Seven recently appointed and elected Mississippi judges attended the general jurisdiction course April 28 through May 9 on the campus of the University of Nevada. They are Second District Circuit Judge Christopher Schmidt of Pass Christian, Third District Circuit Judge Kelly Luther of Shady Grove, Fourth District Circuit Judge Carol White-Richard of Greenville, Eighteenth District Circuit Judge Dal Williamson of Laurel, Adams County Court Judge Walt Brown of Natchez, Bolivar County Court Judge Hunter Nowell of Cleveland, and Coahoma County Court Judge Kent Haney of Clarksdale.

Seventy-two judges from across the country participated in the two-week general jurisdiction course for recently elected or appointed judges.

Judge Brewer has acted as a facilitator six times, and taught a class last year about dealing with self-represented litigants. Judge Harris has acted as a facilitator four times, and has taught classes on ethics, court rules and court security twice via the Internet. Both expect to teach again this fall.

Facilitators lead small group discussions after judges have attended classes. The small group discussions, usually of less than a dozen judges, are intended to answer questions and reinforce the material covered during class lectures.

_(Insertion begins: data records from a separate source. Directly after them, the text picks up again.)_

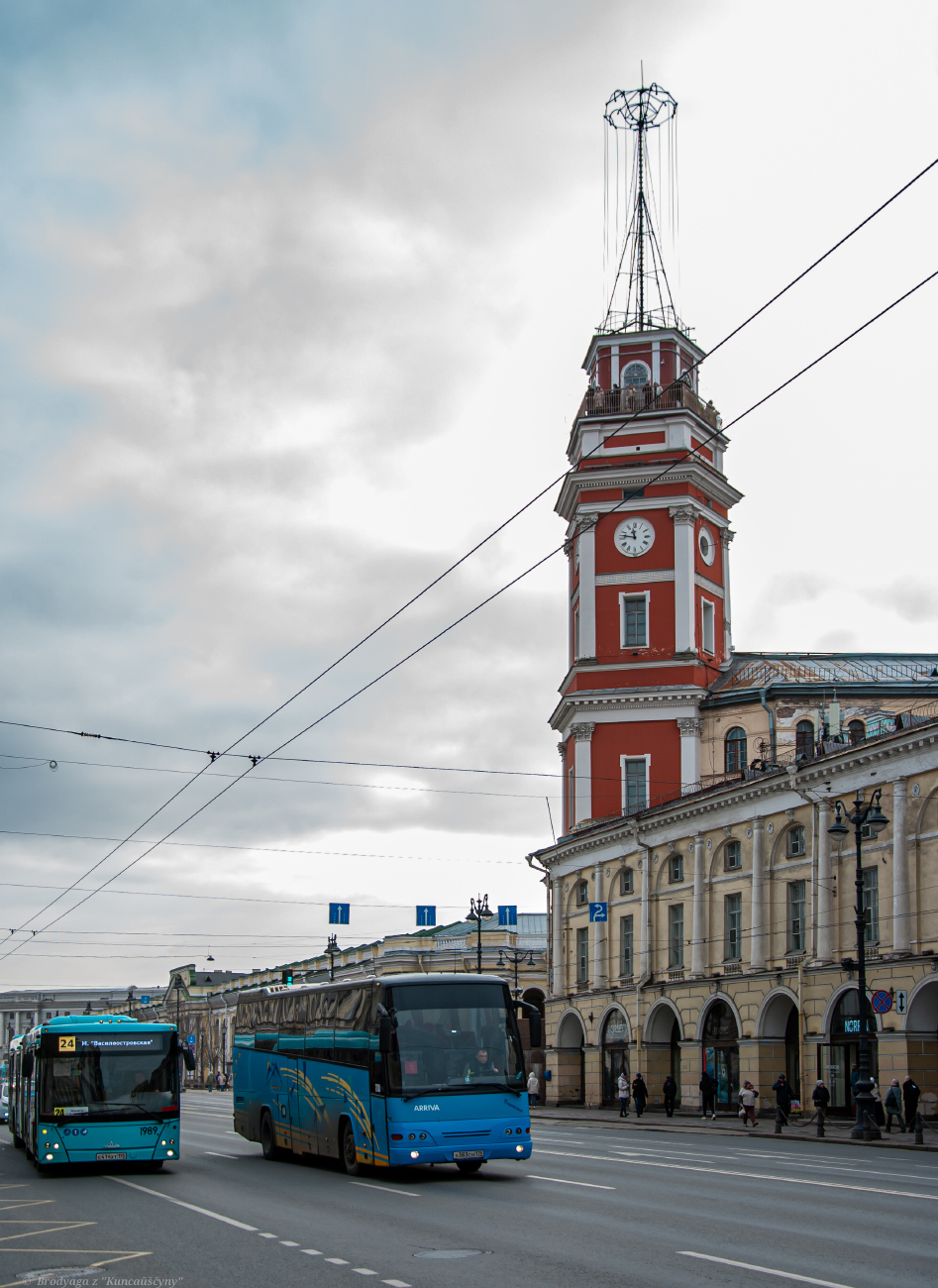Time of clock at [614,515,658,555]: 11:46
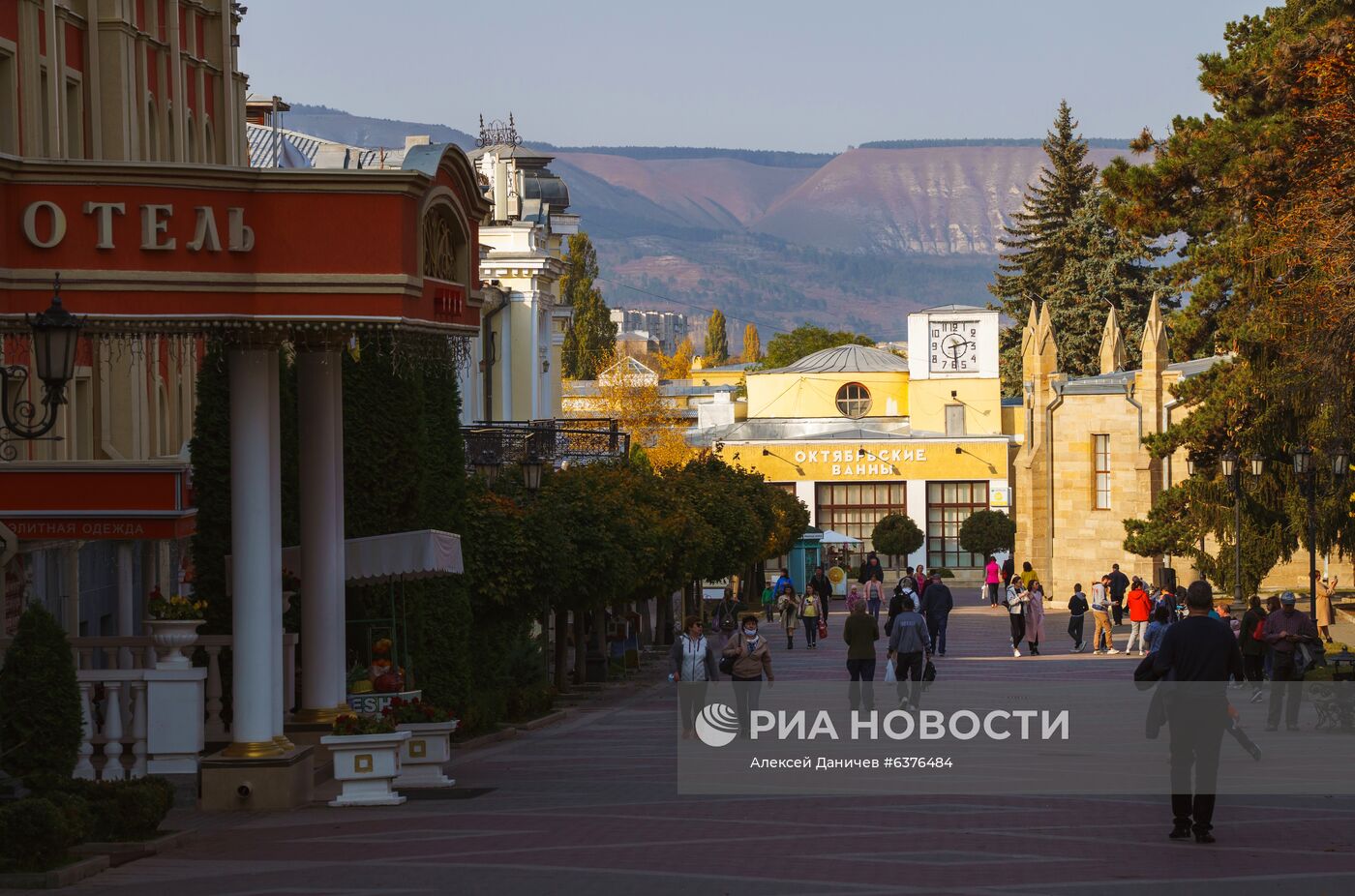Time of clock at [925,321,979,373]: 2:29
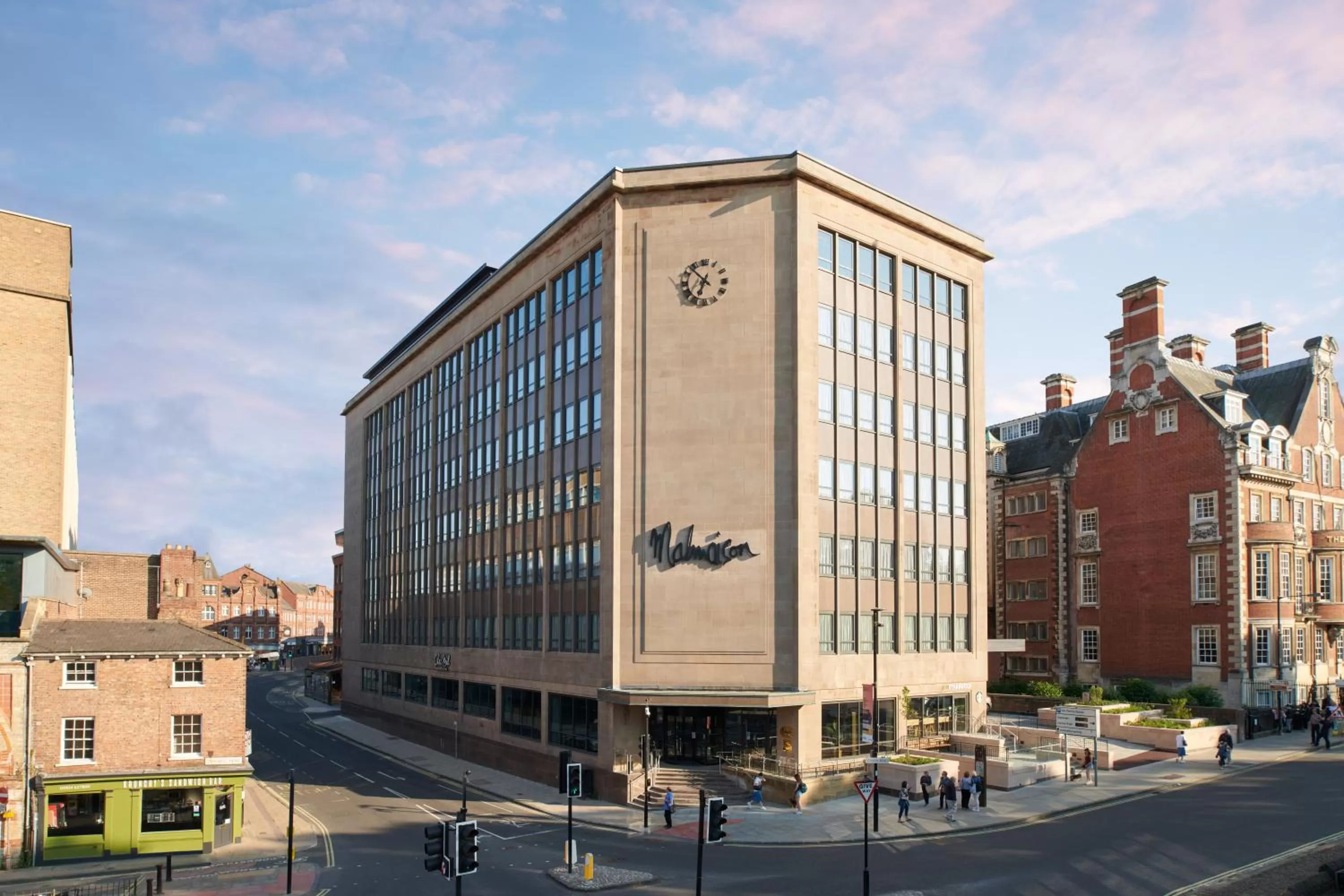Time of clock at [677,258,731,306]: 6:52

Judge Brewer said that each teaching and facilitating experience also provides her with a learning opportunity. “It re-energizes me.   I learn something new every single time.”

Judge Harris said that teaching and facilitating group discussions helps him stay current and sharpen his skills. “It’s a real honor to get to do it. I enjoy the study and keeping up,” he said.

Judge Harris said that he communicates regularly with judges he met at the National Judicial College. “I have friends from the Virgin Islands to Alaska to the Marshall Islands, and we keep up with each other ad share ideas and problems across the Internet.”

Judge Harris also is pursuing a master’s degree in judicial studies through the National Judicial College. “At 64 years old, I’m going back to school,” he said.  The program is taught in multiple sessions, two or three weeks at a time.  He also has a master’s degree in church music, as well as a law degree.